→ WHAT TO DO
Restate all the data word for word and omit the pictures.

→ EXTRACTED ENTRIES

************

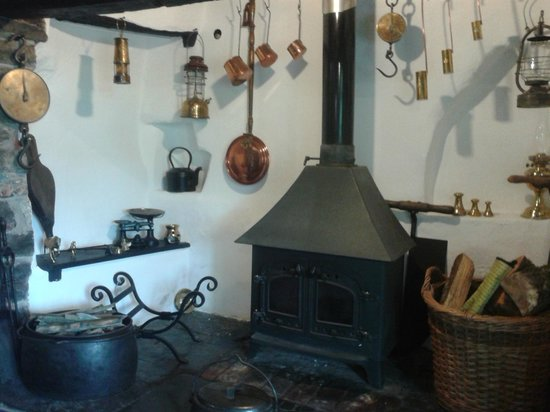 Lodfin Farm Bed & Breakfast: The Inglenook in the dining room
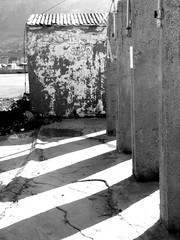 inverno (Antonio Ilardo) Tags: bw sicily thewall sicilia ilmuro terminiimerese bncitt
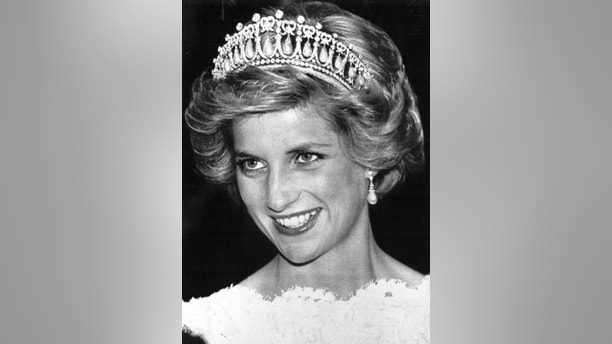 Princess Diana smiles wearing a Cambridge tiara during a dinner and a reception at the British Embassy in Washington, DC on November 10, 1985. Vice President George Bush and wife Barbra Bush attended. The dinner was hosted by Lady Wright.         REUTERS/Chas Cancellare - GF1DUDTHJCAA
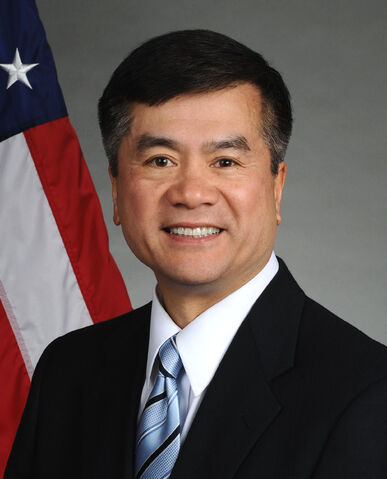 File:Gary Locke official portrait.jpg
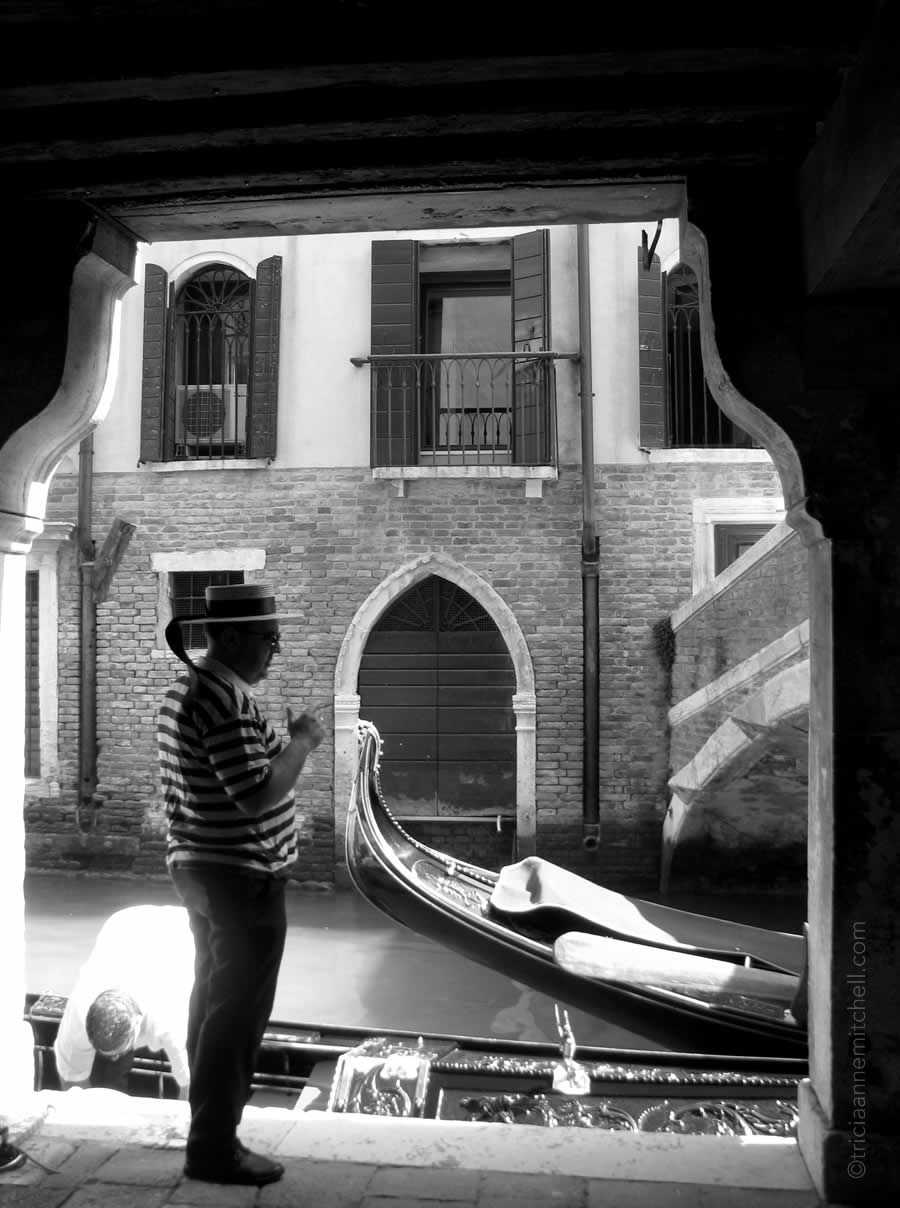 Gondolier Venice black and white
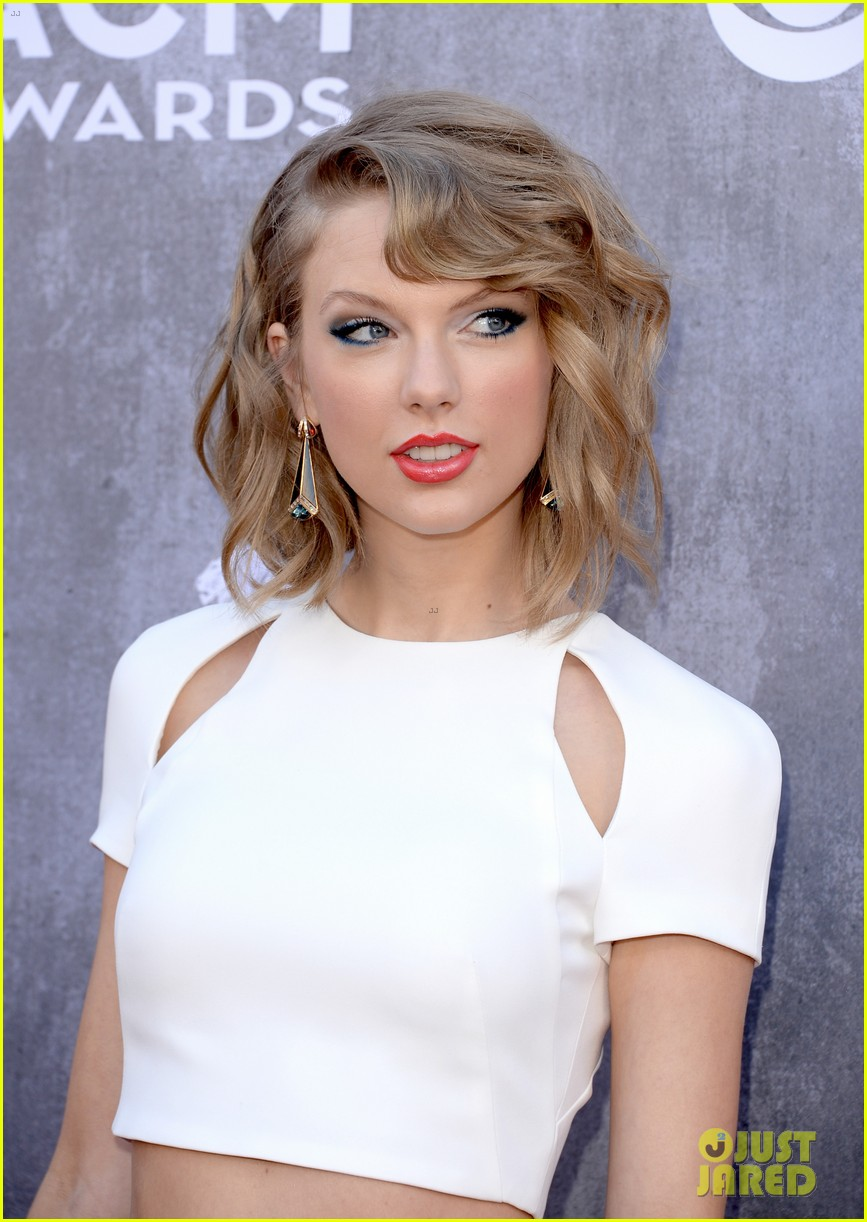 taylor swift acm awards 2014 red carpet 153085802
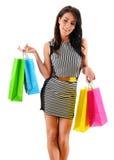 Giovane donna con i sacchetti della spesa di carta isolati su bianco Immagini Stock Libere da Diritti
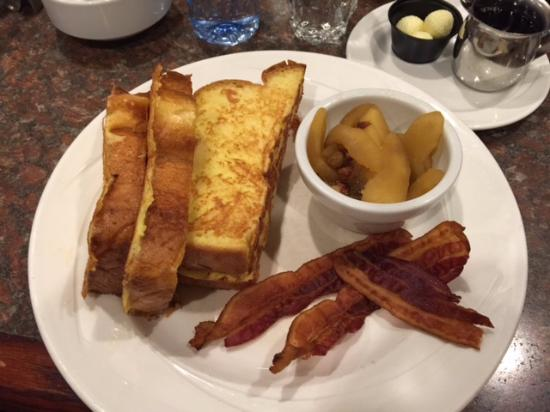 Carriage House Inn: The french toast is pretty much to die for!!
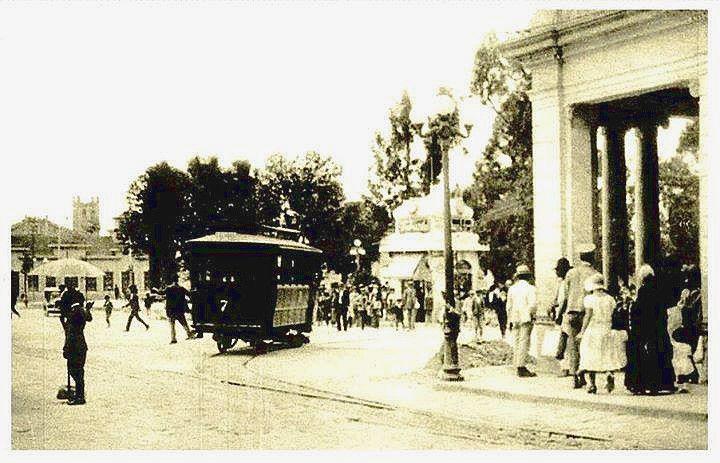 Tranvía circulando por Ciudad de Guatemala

************

→ ANSWER TO THE PROBLEM
 Lodfin Farm Bed & Breakfast: The Inglenook in the dining room
 inverno (Antonio Ilardo) Tags: bw sicily thewall sicilia ilmuro terminiimerese bncitt
 Princess Diana smiles wearing a Cambridge tiara during a dinner and a reception at the British Embassy in Washington, DC on November 10, 1985. Vice President George Bush and wife Barbra Bush attended. The dinner was hosted by Lady Wright.         REUTERS/Chas Cancellare - GF1DUDTHJCAA
 File:Gary Locke official portrait.jpg
 Gondolier Venice black and white
 taylor swift acm awards 2014 red carpet 153085802
 Giovane donna con i sacchetti della spesa di carta isolati su bianco Immagini Stock Libere da Diritti
 Carriage House Inn: The french toast is pretty much to die for!!
 Tranvía circulando por Ciudad de Guatemala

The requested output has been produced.